For the modern Unbeliever all ethical principles or axioms amount to nothing more than blatant prejudices hung in mid-air, representing the imposition of the powerful upon the less powerful.  Concepts like "depravity" are without content or true meaning.

For Christians,  "depravity" is both true and personal.  We find the characterisation of  the particular paedophile referred to above to be just and necessarily accurate.  For what God condemns, man must loathe.  But here is the rub: Christians believe in universal depravity--a depravity that ubiquitously belongs to all men, not just the criminal profiled above (Romans 3:23  ". . . for all have sinned and come short of the glory of God.")   Moreover , we believe in radical depravity--a depravity that has poisoned every part of our being (Genesis 6:5  "the Lord saw that the wickedness of man was great upon the earth and that every intention of the thoughts of his heart was only evil continually".)

So when we condemn the paedophile as depraved, the principles of righteousness and justice require that we also condemn ourselves, for the same blood flows in our veins.  Consequently, Christian condemnation of such crimes is qualitatively and conceptually different from the world's condemnation.  Firstly, we loathe it absolutely because God hates such things, not merely because they are currently out of fashion (which is the strongest condemnation Unbelief can muster).  Secondly, we recognise the same sinful depravity to be present in our own hearts and minds.  We recognise that we all, each one of us, are capable of these kinds of evils. 

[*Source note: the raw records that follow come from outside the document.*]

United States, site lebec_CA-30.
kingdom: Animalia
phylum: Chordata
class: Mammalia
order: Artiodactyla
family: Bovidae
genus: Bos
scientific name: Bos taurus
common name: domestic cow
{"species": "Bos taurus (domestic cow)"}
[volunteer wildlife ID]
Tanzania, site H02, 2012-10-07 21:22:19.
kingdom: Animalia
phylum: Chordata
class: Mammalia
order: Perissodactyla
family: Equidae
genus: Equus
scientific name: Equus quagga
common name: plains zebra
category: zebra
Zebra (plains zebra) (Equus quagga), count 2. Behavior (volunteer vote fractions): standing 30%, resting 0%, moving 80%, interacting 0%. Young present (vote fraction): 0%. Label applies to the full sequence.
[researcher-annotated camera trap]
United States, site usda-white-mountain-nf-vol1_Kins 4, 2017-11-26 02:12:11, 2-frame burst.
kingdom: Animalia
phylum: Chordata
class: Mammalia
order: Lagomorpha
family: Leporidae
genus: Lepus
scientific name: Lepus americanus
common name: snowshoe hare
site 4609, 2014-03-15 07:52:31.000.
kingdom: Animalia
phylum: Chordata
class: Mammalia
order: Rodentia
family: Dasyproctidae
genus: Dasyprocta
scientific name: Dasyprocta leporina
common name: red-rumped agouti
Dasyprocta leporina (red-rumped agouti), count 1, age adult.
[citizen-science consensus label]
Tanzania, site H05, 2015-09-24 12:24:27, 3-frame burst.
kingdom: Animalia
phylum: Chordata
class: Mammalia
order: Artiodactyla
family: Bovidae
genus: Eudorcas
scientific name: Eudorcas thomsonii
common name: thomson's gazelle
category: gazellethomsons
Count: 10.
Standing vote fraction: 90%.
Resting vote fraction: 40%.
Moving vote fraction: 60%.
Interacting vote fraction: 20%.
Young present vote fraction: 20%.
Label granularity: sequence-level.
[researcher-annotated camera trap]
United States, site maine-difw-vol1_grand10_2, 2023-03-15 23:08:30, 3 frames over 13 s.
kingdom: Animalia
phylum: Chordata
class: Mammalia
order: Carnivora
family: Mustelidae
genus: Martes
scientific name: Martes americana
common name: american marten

We conclude by considering the plight of the Unbeliever.  Try as he might, he cannot erase the image of God in which he is made.  His whole being cries out to condemn evil and unrighteousness: hence the current horror and contempt for the sins of paedophilia.  But, at the same time, his conscience is being progressively deadened and neutered under the relentless relativism of our age.  The conscience of the Unbeliever wants to reject and condemn, but Unbelief is at the same time becoming more and more welcoming of evil.  As a result, the conscience of  the Unbeliever more and more gnaws in the dark 

The absolute, divine light of God's law has been deliberately shut out.  The conscience of the Unbeliever wants to condemn wrong, but has no sure foundation or basis or standards by which it can.  And when society does alight upon an evil to condemn it, the antipathy and condemnation is ever hollow.  The Unbeliever knows the next generation will have a different view.  What society condemns today has the inevitable corrupting tinge of uncertainty, and doubt and, therefore, attendant hypocrisy.

The deep desire to condemn dashing upon the rocks of doubt and uncertainty.  Behold the storm-tossed plight of  the modern Unbeliever.  Depravity of another kind, but depravity nonetheless.